Data for the task Start Marker

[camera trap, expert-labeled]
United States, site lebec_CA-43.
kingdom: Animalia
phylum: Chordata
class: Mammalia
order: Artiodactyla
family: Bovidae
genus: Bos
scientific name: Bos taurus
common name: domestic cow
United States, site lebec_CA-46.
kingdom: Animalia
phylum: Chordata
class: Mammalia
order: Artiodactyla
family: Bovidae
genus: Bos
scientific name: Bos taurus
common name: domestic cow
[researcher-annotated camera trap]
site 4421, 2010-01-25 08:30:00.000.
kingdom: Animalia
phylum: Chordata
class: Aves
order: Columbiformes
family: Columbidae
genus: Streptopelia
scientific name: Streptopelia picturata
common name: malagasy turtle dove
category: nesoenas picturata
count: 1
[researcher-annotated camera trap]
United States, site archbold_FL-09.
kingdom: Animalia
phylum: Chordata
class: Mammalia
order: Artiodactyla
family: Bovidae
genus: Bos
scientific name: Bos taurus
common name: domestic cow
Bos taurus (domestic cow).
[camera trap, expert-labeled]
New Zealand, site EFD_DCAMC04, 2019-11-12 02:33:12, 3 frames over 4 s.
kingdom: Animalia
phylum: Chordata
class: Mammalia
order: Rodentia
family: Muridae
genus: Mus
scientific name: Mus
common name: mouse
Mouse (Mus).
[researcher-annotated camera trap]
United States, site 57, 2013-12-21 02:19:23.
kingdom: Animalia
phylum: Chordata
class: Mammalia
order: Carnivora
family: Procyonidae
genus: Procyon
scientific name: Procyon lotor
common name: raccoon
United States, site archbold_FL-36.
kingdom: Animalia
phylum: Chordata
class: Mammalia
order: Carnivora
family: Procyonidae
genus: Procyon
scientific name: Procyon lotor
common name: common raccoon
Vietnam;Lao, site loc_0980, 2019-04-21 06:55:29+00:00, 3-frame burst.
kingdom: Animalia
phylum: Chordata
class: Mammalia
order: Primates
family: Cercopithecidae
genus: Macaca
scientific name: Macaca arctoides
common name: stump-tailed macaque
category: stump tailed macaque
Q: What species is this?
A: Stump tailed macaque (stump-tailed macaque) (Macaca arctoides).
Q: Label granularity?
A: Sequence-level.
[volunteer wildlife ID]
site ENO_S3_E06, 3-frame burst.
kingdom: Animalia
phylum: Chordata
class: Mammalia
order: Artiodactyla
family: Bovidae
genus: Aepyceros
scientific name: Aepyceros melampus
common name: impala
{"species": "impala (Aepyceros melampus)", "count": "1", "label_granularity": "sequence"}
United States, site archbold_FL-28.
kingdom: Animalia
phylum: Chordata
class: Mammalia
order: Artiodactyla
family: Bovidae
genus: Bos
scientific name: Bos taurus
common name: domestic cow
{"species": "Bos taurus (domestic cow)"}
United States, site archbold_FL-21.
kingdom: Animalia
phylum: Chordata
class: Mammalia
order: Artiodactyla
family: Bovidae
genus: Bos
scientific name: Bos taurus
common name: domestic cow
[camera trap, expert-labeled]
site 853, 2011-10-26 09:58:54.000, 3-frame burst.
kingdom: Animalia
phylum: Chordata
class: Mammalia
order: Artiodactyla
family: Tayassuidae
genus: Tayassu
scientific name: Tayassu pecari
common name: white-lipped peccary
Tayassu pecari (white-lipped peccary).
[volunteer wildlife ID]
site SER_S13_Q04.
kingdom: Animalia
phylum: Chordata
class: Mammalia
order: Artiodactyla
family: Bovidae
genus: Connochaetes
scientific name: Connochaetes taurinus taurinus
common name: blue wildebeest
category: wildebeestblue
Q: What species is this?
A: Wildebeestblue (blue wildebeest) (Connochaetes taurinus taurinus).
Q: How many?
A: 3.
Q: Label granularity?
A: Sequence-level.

Data for the task End Marker

## [Requirement]
Reproduce each entry precisely, so that nothing differs from the original.

## [Response below]
[camera trap, expert-labeled]
United States, site lebec_CA-43.
kingdom: Animalia
phylum: Chordata
class: Mammalia
order: Artiodactyla
family: Bovidae
genus: Bos
scientific name: Bos taurus
common name: domestic cow
United States, site lebec_CA-46.
kingdom: Animalia
phylum: Chordata
class: Mammalia
order: Artiodactyla
family: Bovidae
genus: Bos
scientific name: Bos taurus
common name: domestic cow
[researcher-annotated camera trap]
site 4421, 2010-01-25 08:30:00.000.
kingdom: Animalia
phylum: Chordata
class: Aves
order: Columbiformes
family: Columbidae
genus: Streptopelia
scientific name: Streptopelia picturata
common name: malagasy turtle dove
category: nesoenas picturata
count: 1
[researcher-annotated camera trap]
United States, site archbold_FL-09.
kingdom: Animalia
phylum: Chordata
class: Mammalia
order: Artiodactyla
family: Bovidae
genus: Bos
scientific name: Bos taurus
common name: domestic cow
Bos taurus (domestic cow).
[camera trap, expert-labeled]
New Zealand, site EFD_DCAMC04, 2019-11-12 02:33:12, 3 frames over 4 s.
kingdom: Animalia
phylum: Chordata
class: Mammalia
order: Rodentia
family: Muridae
genus: Mus
scientific name: Mus
common name: mouse
Mouse (Mus).
[researcher-annotated camera trap]
United States, site 57, 2013-12-21 02:19:23.
kingdom: Animalia
phylum: Chordata
class: Mammalia
order: Carnivora
family: Procyonidae
genus: Procyon
scientific name: Procyon lotor
common name: raccoon
United States, site archbold_FL-36.
kingdom: Animalia
phylum: Chordata
class: Mammalia
order: Carnivora
family: Procyonidae
genus: Procyon
scientific name: Procyon lotor
common name: common raccoon
Vietnam;Lao, site loc_0980, 2019-04-21 06:55:29+00:00, 3-frame burst.
kingdom: Animalia
phylum: Chordata
class: Mammalia
order: Primates
family: Cercopithecidae
genus: Macaca
scientific name: Macaca arctoides
common name: stump-tailed macaque
category: stump tailed macaque
Q: What species is this?
A: Stump tailed macaque (stump-tailed macaque) (Macaca arctoides).
Q: Label granularity?
A: Sequence-level.
[volunteer wildlife ID]
site ENO_S3_E06, 3-frame burst.
kingdom: Animalia
phylum: Chordata
class: Mammalia
order: Artiodactyla
family: Bovidae
genus: Aepyceros
scientific name: Aepyceros melampus
common name: impala
{"species": "impala (Aepyceros melampus)", "count": "1", "label_granularity": "sequence"}
United States, site archbold_FL-28.
kingdom: Animalia
phylum: Chordata
class: Mammalia
order: Artiodactyla
family: Bovidae
genus: Bos
scientific name: Bos taurus
common name: domestic cow
{"species": "Bos taurus (domestic cow)"}
United States, site archbold_FL-21.
kingdom: Animalia
phylum: Chordata
class: Mammalia
order: Artiodactyla
family: Bovidae
genus: Bos
scientific name: Bos taurus
common name: domestic cow
[camera trap, expert-labeled]
site 853, 2011-10-26 09:58:54.000, 3-frame burst.
kingdom: Animalia
phylum: Chordata
class: Mammalia
order: Artiodactyla
family: Tayassuidae
genus: Tayassu
scientific name: Tayassu pecari
common name: white-lipped peccary
Tayassu pecari (white-lipped peccary).
[volunteer wildlife ID]
site SER_S13_Q04.
kingdom: Animalia
phylum: Chordata
class: Mammalia
order: Artiodactyla
family: Bovidae
genus: Connochaetes
scientific name: Connochaetes taurinus taurinus
common name: blue wildebeest
category: wildebeestblue
Q: What species is this?
A: Wildebeestblue (blue wildebeest) (Connochaetes taurinus taurinus).
Q: How many?
A: 3.
Q: Label granularity?
A: Sequence-level.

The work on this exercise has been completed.